22 июня, вечер
Дана лежала убаюканная размеренным дыханием Милана. Он касался ее кожи пальцами, нежно рисуя на ее коже причудливые узоры. Украдкой, он коснулся губами ее плеча.
– я знаю тебя очень давно, – тихо сказала она, открыв глаза и повернувшись к нему, – всю жизнь
Милан долго внимательно посмотрел на нее.
– так и есть, – ответил он
Она вгляделась ищущим взглядом
– о чем ты? я чего-то не помню? У нас что-то было? Интересно. Расскажи!
Она звонко рассмеялась и игриво посмотрела на него. Милан поджал губы, сдерживая поток невысказанных слов.
– Дана, увы, это не то, что стоит вспоминать.
– ну почему, я хочу вспомнить. Я итак ничего не помню.
– нет!
– но почему же?
– потому что я обещал
– кому?
– я обещал себе.
Он резко встал и хотел сделать шаг, чтобы избежать этого разговора.
– Я люблю тебя много лет, – выдохнул он, – но мы не были вместе. Я любил тебя, а ты, похоже, нет.
– Не может этого быть! – громко воскликнула она, – я не могла тебя не любить!
Они замолчали. В нем была глубокая обида, обнажившаяся сейчас. И вдруг он начал читать на память стоки, смотря на нее пронзительным взглядом:
Я ни слова в тебе не исправлю
И, пером разрывая страницы,
Превращаюсь в чернильную каплю
Что из раны неслышно сочится
И пока боль кричит, остывая
Я кладу стежки быстро и грубо
Так рубцуется рана живая
В крепко сжатые бледные губы.
– что это?
– эти последние строки, написанные тебе. Я написал тебе много стихов. Но ты ничего не читала.
Он повернулся к ней. Губы ее дрожали в унисон бликам ее зрачков.
– прости меня, – сказала она дрогнувшим голосом, – пусть я не помню, что я сделала, но все равно прости.
И тут он приник к ней и поцеловал ее в губы с особой страстью и проникновением, так несдержанно и дерзко, что, словно тут же осознав это, осекся и остался с ней лишь поверхностью губ, тончайшим касанием, ласково. И, лишь разлепив губы так, что горячее дыхании скользнуло между ними, он сказал шепотом
– я люблю тебя.
И тут, уже она сама не сдерживая себя, обхватив его руками, неистово поцеловала его губы, стала покрывать быстрыми поцелуями его шею, а потом, вдруг, крепко прижалась к нему, рассыпав волосы по его взволнованной дыханием груди и почувствовала насколько нуждалась в нем, человеке, который не отпускал ее руки и всегда был рядом. Человеке, который преодолел прошлое ради нее, преодолел свою боль, ради любви к ней, сомневаться, в которой было безумством. Она чувствовала жажду быть с ним всегда, желать с ним одного, двигаться одной дорогой, пусть босой и без крова, но только с ним одним.

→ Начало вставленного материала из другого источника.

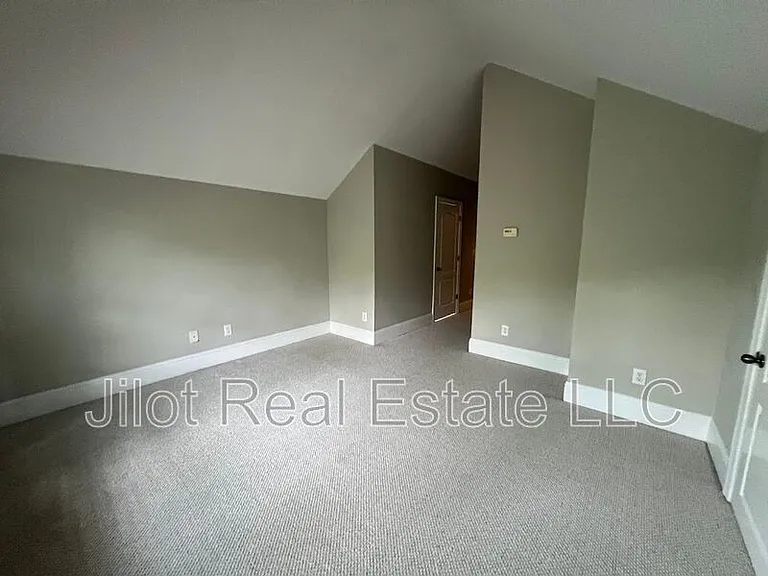 176 Flora Ave NE #A — Photo 13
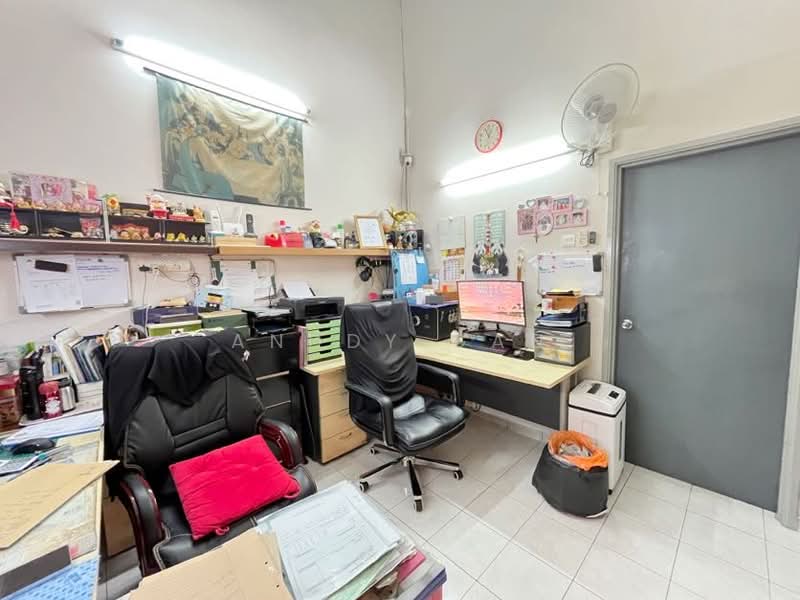 Bandar Puteri Klang untuk Untuk Dijual - RM 850,000, Mac 2026 - Study - PropertyGuru.com.my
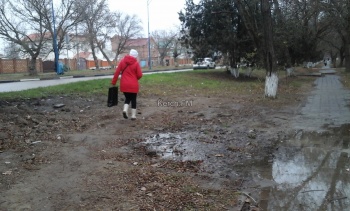 В районе «Парковой» несколько дней течет чистая вода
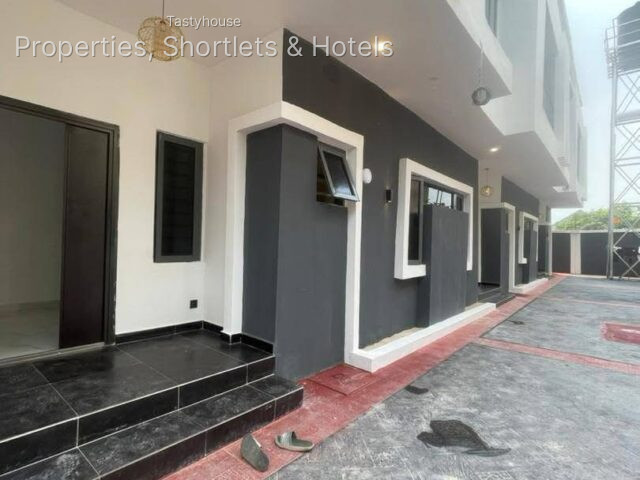 2 and 3 Bedrooms Duplex with federal light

– я хочу быть с тобой всегда – сказала она, а затем прибавила с особой нежностью, – прости за все, что было. Я хочу быть с тобой, мой Милан.
Она снова взяла его руки
– обними меня крепко, – сказала она, не сводя с него глаз,
Он схватил ее так, что, не удержавшись, они повалились на землю. Смеясь, целуясь и обмениваясь горячими признаниями.
– Доктор, – спросила она, подшучивая, – а что на сегодня процедуры отменяются?
– да, – ответил он, почти серьезно, – сегодня только любовные солнечные ванны.
– это ваша новая методика?
– да совсем новая. Настолько новая, что еще не опробованная на людях. Вы не боитесь стать первой?
– нет, – сказала она, вдруг совсем серьезно – с Вами мне ничего не страшно.
Она почувствовала, как голова ее закружилась от всего, что произошло с ней за эти дни. Вот так, внезапно, любовь ворвалась в ее жизнь, прекрасной волнительной птицей с мечтательным оперенным крылом, увлекая их за собой на высоту от одной мысли, о которой захватывает дыхание. Но с Миланом, она была спокойна. Она не боялась ничего и, как никогда, сейчас хотела его страстным, необузданным жгучим желанием. Он почувствовал это и стал настойчив, покрывая поцелуями ее шею.